Support setting-aware project identifier casing with case-insensitive uniqueness by akabiru · Pull Request #22406 · opf/openproject

akabiru · 2026-03-18T21:59:33Z

Ticket

https://community.openproject.org/wp/73205

What are you trying to accomplish?

Add case-insensitive uniqueness enforcement for Project.identifier, ensuring no two projects can have identifiers that differ only in case (e.g. "proj" and "PROJ").

Includes:

Implementation/73146 update admin flow for sematic work package identifiers against project historical identifiers model #22442

What approach did you choose and why?

The core of this change is a LOWER(identifier) functional index on the projects table, paired with a uniqueness: { case_sensitive: false } validation.

Merge checklist

Added/updated tests
Added/updated documentation in Lookbook (patterns, previews, etc)
Tested major browsers (Chrome, Firefox, Edge, ...)

Copilot

Pull request overview

Adds setting-aware normalization and case-insensitive uniqueness for Project.identifier, aligning storage casing with Setting::WorkPackageIdentifier and updating related autofix preview and MCP search behaviors.

Changes:

Normalize Project.identifier to uppercase (alphanumeric mode) or lowercase (numeric mode) and make uniqueness case-insensitive.
Add a LOWER(identifier) unique index (including a concurrent migration) and update initial table definition for fresh installs.
Extend identifier-autofix preview classification + translations, and update MCP tool schemas/specs for case-insensitive identifier searches.

Reviewed changes

Copilot reviewed 16 out of 16 changed files in this pull request and generated 8 comments.

Show a summary per file

File	Description
app/models/projects/identifier.rb	Implements casing normalization, case-insensitive uniqueness, FriendlyId input normalization, and updates historical identifier checks.
lib/open_project/acts_as_url/adapter/op_active_record.rb	Adds optional `post_process` support to apply controlled casing transforms to generated slugs.
db/migrate/20260319120000_add_case_insensitive_uniqueness_for_project_identifiers.rb	Adds concurrent migration switching to a `LOWER(identifier)` unique index.
db/migrate/tables/projects.rb	Updates initial schema definition to use the `LOWER(identifier)` unique index.
app/services/work_packages/identifier_autofix/preview_query.rb	Expands “problematic identifier” detection and error classification for semantic identifiers.
config/locales/en.yml	Adds new autofix preview error labels for additional classifications.
spec/services/work_packages/identifier_autofix/preview_query_spec.rb	Updates preview query specs to bypass normalization and cover new classifications.
spec/models/projects/identifier_spec.rb	Adds normalization and case-insensitive collision specs; switches to `rails_helper`.
spec/features/projects/create_spec.rb	Strengthens feature coverage for alphanumeric identifier auto-suggestion behavior.
app/services/mcp_tools/search_projects.rb	Updates tool schema description to case-insensitive identifier matching.
app/services/mcp_tools/search_programs.rb	Updates tool schema description to case-insensitive identifier matching.
app/services/mcp_tools/search_portfolios.rb	Updates tool schema description to case-insensitive identifier matching.
spec/requests/mcp/mcp_tools/search_projects_spec.rb	Updates request spec to expect case-insensitive identifier matching.
spec/requests/mcp/mcp_tools/search_programs_spec.rb	Updates request spec to expect case-insensitive identifier matching.
spec/requests/mcp/mcp_tools/search_portfolios_spec.rb	Updates request spec to expect case-insensitive identifier matching.
spec/models/project_spec.rb	Removes a stray blank line at EOF.
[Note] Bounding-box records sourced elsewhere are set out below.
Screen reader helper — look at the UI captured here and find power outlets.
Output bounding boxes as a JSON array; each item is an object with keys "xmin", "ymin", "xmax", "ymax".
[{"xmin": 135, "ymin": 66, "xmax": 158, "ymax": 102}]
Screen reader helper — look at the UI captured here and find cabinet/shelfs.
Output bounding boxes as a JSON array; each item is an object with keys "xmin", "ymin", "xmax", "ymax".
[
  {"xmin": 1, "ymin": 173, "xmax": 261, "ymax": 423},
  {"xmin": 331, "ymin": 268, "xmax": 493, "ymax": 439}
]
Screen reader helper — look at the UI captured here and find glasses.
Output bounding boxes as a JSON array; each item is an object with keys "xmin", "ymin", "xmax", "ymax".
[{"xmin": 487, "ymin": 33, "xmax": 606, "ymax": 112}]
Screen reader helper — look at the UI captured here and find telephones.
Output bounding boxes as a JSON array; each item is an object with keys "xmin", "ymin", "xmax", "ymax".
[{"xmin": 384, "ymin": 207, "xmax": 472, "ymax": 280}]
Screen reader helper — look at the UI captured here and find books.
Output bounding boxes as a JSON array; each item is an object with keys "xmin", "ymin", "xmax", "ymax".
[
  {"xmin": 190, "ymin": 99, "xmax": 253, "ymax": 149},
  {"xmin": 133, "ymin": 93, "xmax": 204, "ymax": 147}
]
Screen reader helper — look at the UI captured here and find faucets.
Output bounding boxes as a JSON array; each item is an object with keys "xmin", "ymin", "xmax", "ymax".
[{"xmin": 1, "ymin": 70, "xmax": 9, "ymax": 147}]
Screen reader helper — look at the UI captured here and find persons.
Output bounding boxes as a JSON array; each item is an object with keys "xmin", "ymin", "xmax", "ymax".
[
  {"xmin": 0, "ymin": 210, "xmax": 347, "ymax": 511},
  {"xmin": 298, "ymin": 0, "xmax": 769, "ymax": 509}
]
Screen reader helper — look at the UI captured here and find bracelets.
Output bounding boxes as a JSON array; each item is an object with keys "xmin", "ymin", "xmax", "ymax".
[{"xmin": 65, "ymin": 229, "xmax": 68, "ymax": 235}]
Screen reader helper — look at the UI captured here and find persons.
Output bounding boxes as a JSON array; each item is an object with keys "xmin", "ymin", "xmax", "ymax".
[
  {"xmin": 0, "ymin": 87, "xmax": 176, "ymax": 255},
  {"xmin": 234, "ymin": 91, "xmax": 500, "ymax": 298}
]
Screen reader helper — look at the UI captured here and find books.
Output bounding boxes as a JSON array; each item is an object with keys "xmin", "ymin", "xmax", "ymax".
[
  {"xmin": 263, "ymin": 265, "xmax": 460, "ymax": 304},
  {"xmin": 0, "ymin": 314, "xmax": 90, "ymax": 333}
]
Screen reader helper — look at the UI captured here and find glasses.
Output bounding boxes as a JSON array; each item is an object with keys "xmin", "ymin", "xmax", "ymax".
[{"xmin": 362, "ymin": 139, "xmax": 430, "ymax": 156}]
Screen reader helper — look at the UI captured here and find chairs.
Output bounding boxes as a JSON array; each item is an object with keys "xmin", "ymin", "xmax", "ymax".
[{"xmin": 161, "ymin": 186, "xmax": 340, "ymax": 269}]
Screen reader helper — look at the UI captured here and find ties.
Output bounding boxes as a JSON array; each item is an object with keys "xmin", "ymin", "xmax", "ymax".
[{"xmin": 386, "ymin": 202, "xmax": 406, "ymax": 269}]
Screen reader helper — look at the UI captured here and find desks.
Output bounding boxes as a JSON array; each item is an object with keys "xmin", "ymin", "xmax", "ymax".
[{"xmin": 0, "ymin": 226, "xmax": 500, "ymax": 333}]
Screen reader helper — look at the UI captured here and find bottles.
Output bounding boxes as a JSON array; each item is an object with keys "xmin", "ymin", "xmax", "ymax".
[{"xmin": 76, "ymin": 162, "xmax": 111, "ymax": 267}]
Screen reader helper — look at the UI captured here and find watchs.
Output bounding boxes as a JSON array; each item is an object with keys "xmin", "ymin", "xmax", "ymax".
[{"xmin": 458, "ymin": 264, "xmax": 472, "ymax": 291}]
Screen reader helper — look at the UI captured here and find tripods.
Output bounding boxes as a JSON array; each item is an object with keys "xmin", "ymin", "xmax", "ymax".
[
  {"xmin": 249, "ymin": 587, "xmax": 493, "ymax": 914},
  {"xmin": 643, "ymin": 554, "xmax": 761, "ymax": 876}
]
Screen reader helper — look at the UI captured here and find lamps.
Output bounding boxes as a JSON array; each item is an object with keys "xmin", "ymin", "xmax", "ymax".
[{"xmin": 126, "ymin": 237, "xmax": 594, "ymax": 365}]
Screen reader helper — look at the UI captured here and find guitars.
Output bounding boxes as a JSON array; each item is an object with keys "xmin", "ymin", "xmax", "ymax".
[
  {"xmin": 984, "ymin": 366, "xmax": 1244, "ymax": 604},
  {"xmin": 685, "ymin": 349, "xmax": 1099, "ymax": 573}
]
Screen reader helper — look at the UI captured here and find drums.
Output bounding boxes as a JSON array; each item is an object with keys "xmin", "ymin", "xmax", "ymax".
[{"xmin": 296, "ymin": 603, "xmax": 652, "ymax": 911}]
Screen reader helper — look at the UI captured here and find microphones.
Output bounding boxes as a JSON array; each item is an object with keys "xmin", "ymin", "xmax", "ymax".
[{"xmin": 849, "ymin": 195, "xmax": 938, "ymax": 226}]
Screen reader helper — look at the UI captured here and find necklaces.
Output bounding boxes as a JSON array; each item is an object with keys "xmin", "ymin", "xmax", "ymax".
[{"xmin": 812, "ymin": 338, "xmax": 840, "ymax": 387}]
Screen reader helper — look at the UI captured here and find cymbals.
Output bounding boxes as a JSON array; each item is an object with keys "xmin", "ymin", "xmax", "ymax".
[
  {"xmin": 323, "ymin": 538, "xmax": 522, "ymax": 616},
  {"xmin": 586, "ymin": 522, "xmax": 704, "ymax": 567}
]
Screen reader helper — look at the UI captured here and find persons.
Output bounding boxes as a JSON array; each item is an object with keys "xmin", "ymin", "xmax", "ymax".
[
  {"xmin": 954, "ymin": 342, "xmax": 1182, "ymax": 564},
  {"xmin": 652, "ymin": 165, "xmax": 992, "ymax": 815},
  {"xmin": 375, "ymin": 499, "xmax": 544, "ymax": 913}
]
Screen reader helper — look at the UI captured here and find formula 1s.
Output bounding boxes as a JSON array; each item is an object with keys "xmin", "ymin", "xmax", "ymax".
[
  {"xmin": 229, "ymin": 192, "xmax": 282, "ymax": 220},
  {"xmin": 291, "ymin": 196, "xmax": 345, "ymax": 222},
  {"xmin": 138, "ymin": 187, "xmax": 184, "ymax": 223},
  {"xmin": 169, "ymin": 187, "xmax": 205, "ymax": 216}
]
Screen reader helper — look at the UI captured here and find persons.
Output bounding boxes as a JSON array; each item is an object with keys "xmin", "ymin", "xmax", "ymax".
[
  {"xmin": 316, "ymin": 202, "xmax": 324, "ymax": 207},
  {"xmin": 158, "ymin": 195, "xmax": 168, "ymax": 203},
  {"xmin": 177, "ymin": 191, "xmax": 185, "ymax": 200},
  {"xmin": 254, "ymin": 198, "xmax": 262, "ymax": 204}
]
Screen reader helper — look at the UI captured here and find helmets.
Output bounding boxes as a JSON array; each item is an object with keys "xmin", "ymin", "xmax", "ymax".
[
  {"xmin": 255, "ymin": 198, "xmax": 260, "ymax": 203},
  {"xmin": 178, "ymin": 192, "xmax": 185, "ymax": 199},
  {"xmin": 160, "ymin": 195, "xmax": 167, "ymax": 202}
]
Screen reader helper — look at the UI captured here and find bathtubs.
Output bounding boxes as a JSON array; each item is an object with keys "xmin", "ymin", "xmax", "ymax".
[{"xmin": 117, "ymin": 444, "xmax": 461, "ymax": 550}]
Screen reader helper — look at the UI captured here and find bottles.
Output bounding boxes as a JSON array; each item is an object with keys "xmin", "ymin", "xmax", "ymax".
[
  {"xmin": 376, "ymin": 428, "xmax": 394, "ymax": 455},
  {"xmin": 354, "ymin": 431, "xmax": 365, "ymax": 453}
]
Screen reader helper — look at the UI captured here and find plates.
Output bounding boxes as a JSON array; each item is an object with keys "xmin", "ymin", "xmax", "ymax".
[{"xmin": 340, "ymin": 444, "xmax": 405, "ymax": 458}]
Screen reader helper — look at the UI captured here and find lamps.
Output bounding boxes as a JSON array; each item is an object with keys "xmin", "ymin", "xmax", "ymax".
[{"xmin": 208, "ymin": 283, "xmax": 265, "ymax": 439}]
app/models/projects/identifier.rb

config/locales/en.yml

spec/requests/mcp/mcp_tools/search_projects_spec.rb

spec/requests/mcp/mcp_tools/search_programs_spec.rb

spec/requests/mcp/mcp_tools/search_portfolios_spec.rb

spec/services/work_packages/identifier_autofix/preview_query_spec.rb

Introduce case-insensitive handling for project identifiers: - Add `normalizes :identifier` to automatically upcase (alphanumeric mode) or downcase (numeric mode) identifiers on assignment - Add `parse_friendly_id` to normalize FriendlyId lookups for case-insensitive finder queries - Switch uniqueness validation to `case_sensitive: false` - Replace inline `exclusion:` validator with explicit `identifier_not_reserved` that checks case-insensitively - Consolidate alphanumeric format validators into a single `identifier_alphanumeric_format` method with early return to prevent cascading error messages - Use case-insensitive LOWER() comparison in historical identifier reservation check - Add `post_process` support to the OpActiveRecord acts_as_url adapter with an allowlist of safe transforms (upcase/downcase) - Add migration to replace the unique index on projects.identifier with a case-insensitive LOWER(identifier) index - Update table definition to match the new index Includes corresponding test additions for normalization, case- insensitive uniqueness, reserved identifier rejection, and the create_spec fixture fix for alphanumeric mode.

Expand PreviewQuery to detect additional alphanumeric identifier format violations: case-mismatch, underscores, leading digits, and purely numerical identifiers. Restructure error classification with FORMAT_RULES for clarity and add corresponding locale strings. Update MCP tool descriptions for search_projects, search_programs, and search_portfolios to reflect case-insensitive identifier matching, with updated test expectations.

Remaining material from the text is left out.